Em 1987, meus pais promoveram uma road trip que só seria possível na virtual inexistência de normas de segurança dos anos 1980. Abaixaram o banco de trás da velha Caravan, preencheram o espaço com malas e, por cima, jogaram um colchonete. A última camada seríamos eu, minha irmã e meu irmão mais novo, que percorremos deitados mais de 4.000 km em três países.
As escalas ainda estão frescas na memória: de São Paulo a Lages, depois Caxias do Sul, Chuí, Montevidéu, Buenos Aires, Punta del Este, novamente Chuí, Porto Alegre, Torres, Porto Belo, Curitiba e de volta a São Paulo. Dessa micro volta ao mundo em 17 dias, ficaram as lembranças das águas congelantes em Punta, do cupim inesquecível numa churrascaria de beira de estrada em Curitiba e do hotel mal-assombrado em Montevidéu.
Mas sobretudo o que me vêm à mente é o carro e seus habitantes. As intermináveis conversas sobre onde iríamos dormir -- a viagem teve planejamento próximo a zero --, que esbarravam no orçamento apertado e em nossas exigências infantis: "Tem parquinho?" Na direção imprudente com que meu pai revelava seu prazer de piloto frustrado, minha mãe, sua agonia, e ambos sua capacidade de improviso: como sobreviver com um carro a álcool na escassez do combustível no Uruguai e na Argentina?

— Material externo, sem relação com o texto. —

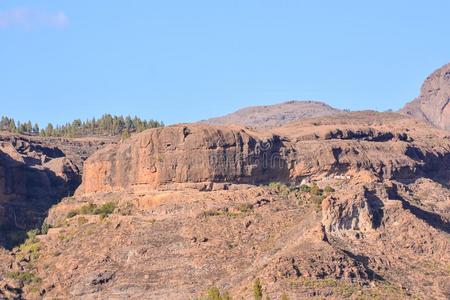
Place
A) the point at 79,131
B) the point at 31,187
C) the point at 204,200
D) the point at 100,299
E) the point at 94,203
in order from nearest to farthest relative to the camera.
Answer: the point at 100,299
the point at 204,200
the point at 94,203
the point at 31,187
the point at 79,131

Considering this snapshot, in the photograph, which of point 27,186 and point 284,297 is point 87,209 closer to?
point 27,186

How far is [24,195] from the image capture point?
12544 cm

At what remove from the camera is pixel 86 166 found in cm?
12262

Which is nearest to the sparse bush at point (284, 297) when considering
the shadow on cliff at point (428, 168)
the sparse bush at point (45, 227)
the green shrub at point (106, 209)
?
the green shrub at point (106, 209)

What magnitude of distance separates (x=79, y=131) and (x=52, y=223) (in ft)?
160

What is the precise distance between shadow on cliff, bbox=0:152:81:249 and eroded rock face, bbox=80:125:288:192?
9148mm

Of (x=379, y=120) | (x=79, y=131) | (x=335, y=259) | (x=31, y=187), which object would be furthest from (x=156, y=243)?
(x=79, y=131)

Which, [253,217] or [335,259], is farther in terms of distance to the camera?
[253,217]

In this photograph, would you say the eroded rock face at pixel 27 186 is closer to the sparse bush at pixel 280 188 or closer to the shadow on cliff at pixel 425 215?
the sparse bush at pixel 280 188

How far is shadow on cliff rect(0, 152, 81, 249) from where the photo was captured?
119875 mm

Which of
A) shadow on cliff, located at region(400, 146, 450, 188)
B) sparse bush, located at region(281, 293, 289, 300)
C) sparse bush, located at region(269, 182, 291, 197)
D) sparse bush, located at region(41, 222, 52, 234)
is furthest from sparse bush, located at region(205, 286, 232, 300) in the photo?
shadow on cliff, located at region(400, 146, 450, 188)

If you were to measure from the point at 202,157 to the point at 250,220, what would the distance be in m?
8.26

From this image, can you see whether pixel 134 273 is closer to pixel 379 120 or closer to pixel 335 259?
pixel 335 259

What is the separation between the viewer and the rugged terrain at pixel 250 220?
310 ft
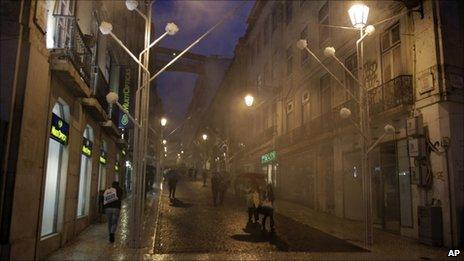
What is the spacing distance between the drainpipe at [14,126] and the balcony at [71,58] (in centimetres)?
130

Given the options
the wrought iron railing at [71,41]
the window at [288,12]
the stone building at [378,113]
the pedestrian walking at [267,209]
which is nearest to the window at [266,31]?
the stone building at [378,113]

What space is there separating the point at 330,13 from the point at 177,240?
549 inches

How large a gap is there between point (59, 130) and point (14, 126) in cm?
271

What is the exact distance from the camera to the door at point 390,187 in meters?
15.1

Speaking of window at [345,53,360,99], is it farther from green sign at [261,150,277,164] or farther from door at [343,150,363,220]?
green sign at [261,150,277,164]

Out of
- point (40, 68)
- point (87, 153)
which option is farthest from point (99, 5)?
point (40, 68)

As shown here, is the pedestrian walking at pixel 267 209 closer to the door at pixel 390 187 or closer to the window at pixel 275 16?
the door at pixel 390 187

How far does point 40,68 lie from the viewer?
884 cm

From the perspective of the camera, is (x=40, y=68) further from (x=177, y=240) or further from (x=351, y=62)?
(x=351, y=62)

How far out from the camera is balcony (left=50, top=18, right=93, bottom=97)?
9664 millimetres

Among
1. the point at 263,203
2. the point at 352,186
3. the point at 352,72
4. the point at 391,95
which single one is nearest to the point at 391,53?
the point at 391,95

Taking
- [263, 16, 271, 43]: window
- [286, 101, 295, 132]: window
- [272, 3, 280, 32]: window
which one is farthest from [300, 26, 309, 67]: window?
[263, 16, 271, 43]: window

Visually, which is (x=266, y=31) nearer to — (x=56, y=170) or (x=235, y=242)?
(x=235, y=242)

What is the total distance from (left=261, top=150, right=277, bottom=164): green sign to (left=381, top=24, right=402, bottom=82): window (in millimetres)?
13890
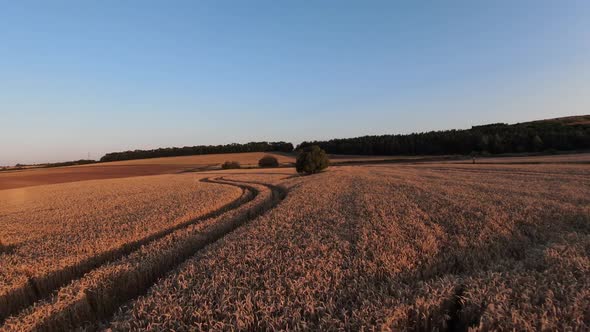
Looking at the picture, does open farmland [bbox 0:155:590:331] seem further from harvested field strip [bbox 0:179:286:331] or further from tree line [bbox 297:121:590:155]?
tree line [bbox 297:121:590:155]

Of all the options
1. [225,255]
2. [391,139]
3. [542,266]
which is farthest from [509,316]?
[391,139]

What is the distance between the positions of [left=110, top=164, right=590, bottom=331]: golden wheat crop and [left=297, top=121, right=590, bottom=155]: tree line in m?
83.6

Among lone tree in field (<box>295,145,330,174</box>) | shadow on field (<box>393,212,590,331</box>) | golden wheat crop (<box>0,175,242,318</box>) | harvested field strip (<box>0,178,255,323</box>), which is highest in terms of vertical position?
lone tree in field (<box>295,145,330,174</box>)

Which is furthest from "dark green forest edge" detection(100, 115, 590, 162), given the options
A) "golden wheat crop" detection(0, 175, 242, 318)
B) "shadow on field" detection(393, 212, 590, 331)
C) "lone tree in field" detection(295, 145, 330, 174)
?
"golden wheat crop" detection(0, 175, 242, 318)

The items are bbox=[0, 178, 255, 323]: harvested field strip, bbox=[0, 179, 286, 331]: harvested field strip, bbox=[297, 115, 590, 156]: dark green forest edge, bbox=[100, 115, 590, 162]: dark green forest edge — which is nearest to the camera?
bbox=[0, 179, 286, 331]: harvested field strip

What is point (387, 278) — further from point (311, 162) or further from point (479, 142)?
point (479, 142)

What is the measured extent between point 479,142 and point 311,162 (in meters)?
63.4

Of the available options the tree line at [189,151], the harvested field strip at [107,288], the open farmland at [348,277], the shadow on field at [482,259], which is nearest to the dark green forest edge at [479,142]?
the tree line at [189,151]

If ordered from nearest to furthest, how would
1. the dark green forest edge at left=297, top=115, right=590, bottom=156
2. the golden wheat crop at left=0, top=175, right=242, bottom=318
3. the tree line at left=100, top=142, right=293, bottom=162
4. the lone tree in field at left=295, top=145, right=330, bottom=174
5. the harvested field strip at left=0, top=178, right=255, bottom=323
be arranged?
the harvested field strip at left=0, top=178, right=255, bottom=323 < the golden wheat crop at left=0, top=175, right=242, bottom=318 < the lone tree in field at left=295, top=145, right=330, bottom=174 < the dark green forest edge at left=297, top=115, right=590, bottom=156 < the tree line at left=100, top=142, right=293, bottom=162

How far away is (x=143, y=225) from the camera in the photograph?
1352 centimetres

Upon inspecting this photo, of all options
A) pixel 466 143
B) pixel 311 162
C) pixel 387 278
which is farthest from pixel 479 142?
pixel 387 278

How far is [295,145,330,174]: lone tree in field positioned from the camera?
49062mm

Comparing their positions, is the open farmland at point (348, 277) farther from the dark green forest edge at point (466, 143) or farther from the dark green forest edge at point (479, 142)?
the dark green forest edge at point (466, 143)

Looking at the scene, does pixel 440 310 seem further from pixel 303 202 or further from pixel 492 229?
pixel 303 202
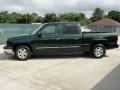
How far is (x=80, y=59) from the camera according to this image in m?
13.4

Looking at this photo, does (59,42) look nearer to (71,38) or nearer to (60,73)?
(71,38)

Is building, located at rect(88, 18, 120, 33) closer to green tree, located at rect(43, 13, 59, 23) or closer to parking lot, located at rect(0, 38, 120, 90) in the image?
green tree, located at rect(43, 13, 59, 23)

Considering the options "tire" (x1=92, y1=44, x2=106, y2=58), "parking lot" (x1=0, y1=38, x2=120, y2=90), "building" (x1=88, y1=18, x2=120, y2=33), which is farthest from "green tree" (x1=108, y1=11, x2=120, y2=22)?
"parking lot" (x1=0, y1=38, x2=120, y2=90)

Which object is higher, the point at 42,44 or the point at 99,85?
the point at 42,44

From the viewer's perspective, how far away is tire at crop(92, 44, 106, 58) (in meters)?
13.8

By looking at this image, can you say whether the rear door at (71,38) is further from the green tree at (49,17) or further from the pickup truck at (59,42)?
the green tree at (49,17)

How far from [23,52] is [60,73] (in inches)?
133

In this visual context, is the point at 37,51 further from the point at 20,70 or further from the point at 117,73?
the point at 117,73

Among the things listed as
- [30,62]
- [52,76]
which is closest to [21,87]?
[52,76]

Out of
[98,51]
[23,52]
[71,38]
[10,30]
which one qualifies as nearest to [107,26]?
[10,30]

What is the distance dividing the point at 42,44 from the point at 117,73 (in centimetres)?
416

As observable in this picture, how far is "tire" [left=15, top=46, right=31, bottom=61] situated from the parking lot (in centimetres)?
25

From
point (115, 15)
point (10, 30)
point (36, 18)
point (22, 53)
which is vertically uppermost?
point (115, 15)

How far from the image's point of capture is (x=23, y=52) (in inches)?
521
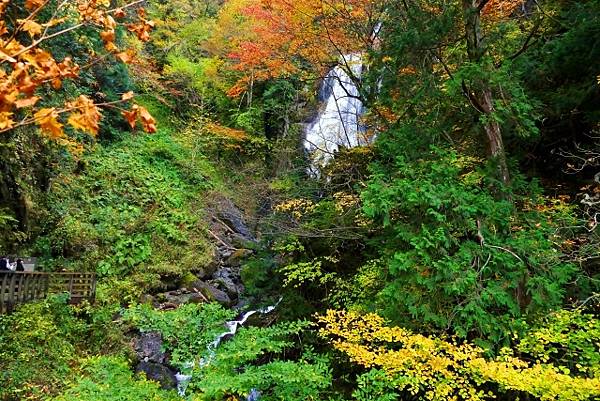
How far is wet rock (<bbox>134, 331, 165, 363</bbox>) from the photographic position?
28.8 ft

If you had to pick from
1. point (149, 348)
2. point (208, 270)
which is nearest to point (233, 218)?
point (208, 270)

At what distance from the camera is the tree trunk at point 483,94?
573cm

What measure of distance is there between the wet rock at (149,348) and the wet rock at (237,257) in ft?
16.6

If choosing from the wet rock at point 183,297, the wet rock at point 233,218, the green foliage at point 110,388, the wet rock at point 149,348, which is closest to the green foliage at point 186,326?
the green foliage at point 110,388

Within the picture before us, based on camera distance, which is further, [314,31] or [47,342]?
[314,31]

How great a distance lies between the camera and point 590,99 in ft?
21.2

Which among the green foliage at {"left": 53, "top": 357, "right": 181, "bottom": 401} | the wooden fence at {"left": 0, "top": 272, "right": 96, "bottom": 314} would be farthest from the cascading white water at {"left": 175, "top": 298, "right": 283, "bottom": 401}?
the wooden fence at {"left": 0, "top": 272, "right": 96, "bottom": 314}

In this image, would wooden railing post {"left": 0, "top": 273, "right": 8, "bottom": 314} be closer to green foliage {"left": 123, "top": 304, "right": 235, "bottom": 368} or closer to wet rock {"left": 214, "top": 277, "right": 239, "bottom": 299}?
green foliage {"left": 123, "top": 304, "right": 235, "bottom": 368}

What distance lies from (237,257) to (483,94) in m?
10.6

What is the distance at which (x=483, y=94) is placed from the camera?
19.2ft

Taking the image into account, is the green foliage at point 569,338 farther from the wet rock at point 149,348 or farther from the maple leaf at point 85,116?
the wet rock at point 149,348

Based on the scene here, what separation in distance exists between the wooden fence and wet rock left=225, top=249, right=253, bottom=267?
208 inches

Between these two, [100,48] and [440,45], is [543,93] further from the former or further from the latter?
[100,48]

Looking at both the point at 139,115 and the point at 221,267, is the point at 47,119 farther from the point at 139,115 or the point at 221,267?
the point at 221,267
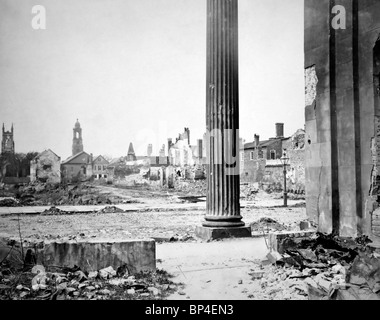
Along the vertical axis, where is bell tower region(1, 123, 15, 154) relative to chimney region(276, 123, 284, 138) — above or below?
below

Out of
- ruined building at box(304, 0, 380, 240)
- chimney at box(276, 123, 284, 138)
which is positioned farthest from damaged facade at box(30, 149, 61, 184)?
ruined building at box(304, 0, 380, 240)

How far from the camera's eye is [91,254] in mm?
5332

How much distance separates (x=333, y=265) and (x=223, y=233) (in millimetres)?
3118

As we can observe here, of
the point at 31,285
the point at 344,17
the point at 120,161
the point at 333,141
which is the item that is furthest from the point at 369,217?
the point at 120,161

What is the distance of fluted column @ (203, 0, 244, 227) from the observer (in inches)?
348

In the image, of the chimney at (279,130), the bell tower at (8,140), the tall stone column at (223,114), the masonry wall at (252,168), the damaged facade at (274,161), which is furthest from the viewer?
the chimney at (279,130)

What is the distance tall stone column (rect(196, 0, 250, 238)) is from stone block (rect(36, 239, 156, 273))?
3.59 meters

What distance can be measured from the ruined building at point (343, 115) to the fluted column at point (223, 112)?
5.88 ft

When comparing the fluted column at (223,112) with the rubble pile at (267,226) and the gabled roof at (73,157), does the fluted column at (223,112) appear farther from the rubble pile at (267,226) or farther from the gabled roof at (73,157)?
the gabled roof at (73,157)

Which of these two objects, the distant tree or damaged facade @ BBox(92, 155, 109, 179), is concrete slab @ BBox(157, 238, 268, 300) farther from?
damaged facade @ BBox(92, 155, 109, 179)

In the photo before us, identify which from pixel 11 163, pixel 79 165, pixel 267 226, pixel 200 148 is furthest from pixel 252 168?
pixel 267 226

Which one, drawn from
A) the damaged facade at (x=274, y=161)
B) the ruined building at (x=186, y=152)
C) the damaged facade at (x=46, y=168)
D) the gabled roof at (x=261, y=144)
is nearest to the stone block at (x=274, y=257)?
the damaged facade at (x=274, y=161)

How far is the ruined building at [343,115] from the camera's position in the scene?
736 cm
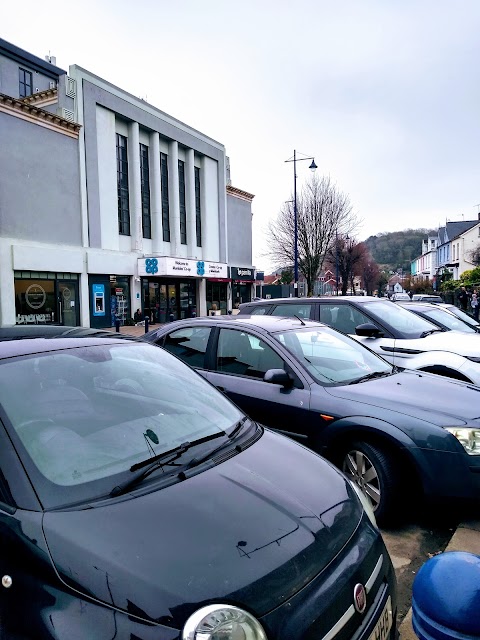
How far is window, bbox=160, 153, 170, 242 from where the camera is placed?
3161cm

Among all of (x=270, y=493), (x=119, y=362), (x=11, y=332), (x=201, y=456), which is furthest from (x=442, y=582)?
(x=11, y=332)

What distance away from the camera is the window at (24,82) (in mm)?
28781

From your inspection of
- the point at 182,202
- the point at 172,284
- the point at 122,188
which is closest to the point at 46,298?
the point at 122,188

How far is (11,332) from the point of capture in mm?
2836

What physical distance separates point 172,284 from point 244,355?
27.9 m

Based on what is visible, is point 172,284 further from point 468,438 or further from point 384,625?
point 384,625

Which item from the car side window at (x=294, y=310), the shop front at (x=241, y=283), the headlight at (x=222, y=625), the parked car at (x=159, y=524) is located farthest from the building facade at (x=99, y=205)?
the headlight at (x=222, y=625)

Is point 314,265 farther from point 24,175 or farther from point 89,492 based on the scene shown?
point 89,492

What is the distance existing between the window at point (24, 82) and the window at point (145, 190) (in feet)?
26.2

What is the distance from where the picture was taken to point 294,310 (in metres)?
7.20

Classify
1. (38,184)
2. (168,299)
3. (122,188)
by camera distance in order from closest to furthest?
1. (38,184)
2. (122,188)
3. (168,299)

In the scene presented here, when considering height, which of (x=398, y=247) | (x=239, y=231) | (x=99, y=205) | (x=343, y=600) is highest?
(x=398, y=247)

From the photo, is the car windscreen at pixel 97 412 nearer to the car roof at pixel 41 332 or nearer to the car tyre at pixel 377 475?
the car roof at pixel 41 332

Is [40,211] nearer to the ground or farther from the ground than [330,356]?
farther from the ground
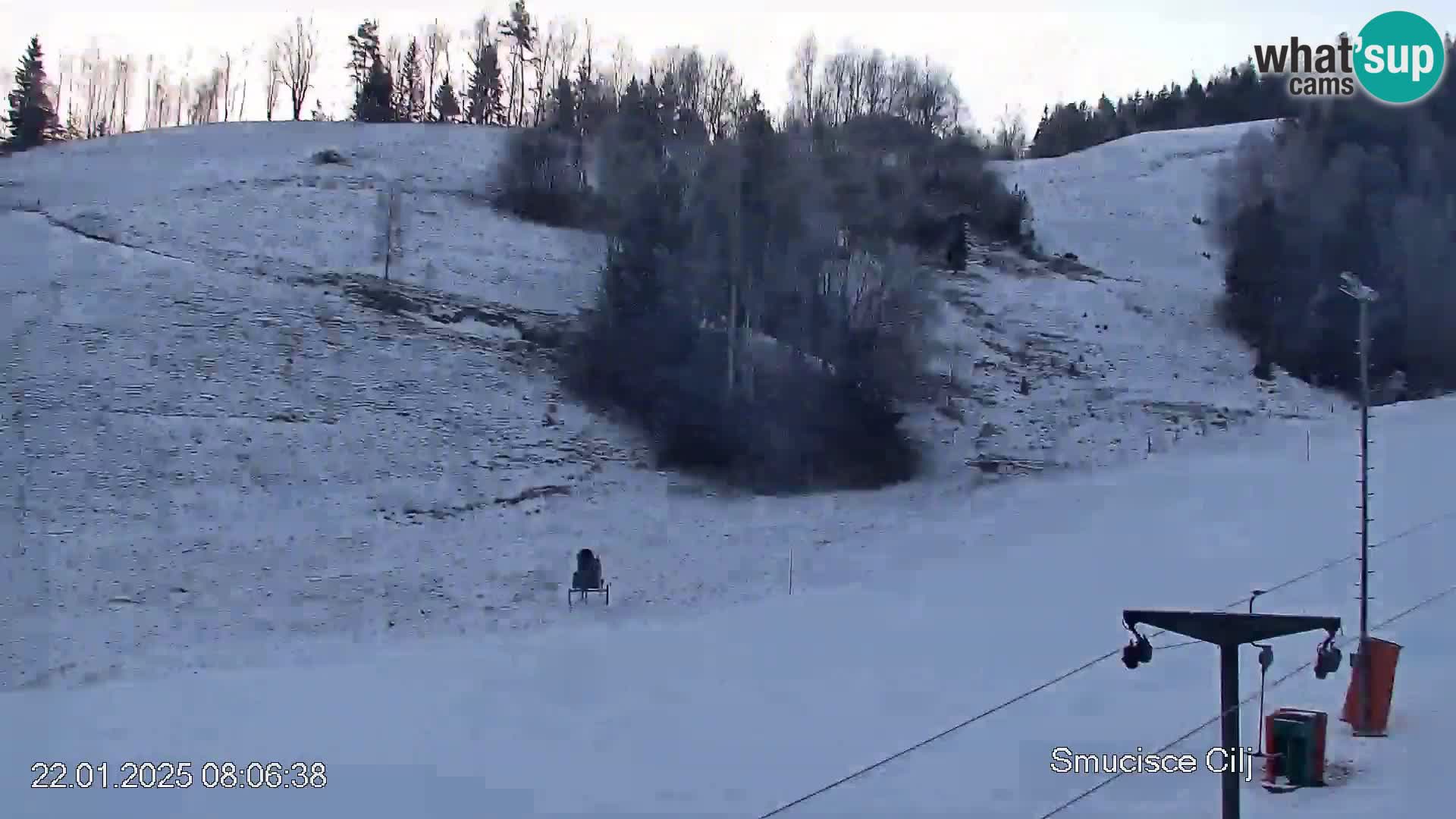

E meus irmãos. Na minha memória, nesse passado contaminado pelo presente, foi o momento em que fomos mais próximos. Com as músicas, brincadeiras, provocações e inevitáveis brigas simbólicas e físicas. No hiato do espaço-tempo cotidiano que as férias representam, conheci-os melhor e também fui me reconhecendo, entendendo como suportar uma viagem longa, a dormir em hotéis questionáveis e, sobretudo, às despedidas das amizades daqui e dali. Para mim, essa é até hoje a parte mais difícil das viagens, embora cada vez com menos drama. Seria esse um embrutecimento diante da vida ou o prêmio que conquisto a cada retorno?
Neste verão, tive a chance de viajar para a praia com minhas filhas. Pude ver minha filha maior ("posso falar que já tenho nove anos, né, papai?"), mais introspectiva, em sua lida particular para fazer amigos, cercando a turma da recreação meio de longe, chegando de mansinho, ensaiando algumas palavras. E minha filha menor em meus braços, olhando a paisagem de dentro de um mar de águas calmas enquanto filosofava sobre a necessidade de agradecermos, todos, sem exceção, por existir — opinião que, espero, ela tenha conservado na noite seguinte, quando por três vezes pôs os bofes para fora na privada do banheiro.
Acho que o processo de edição de lembranças, sempre benevolente quando se trata de férias, vai se encarregar de limpar esse episódio periférico para conservar o essencial. Para mim, a viagem foi uma recompensa e tanto, espero que para elas também.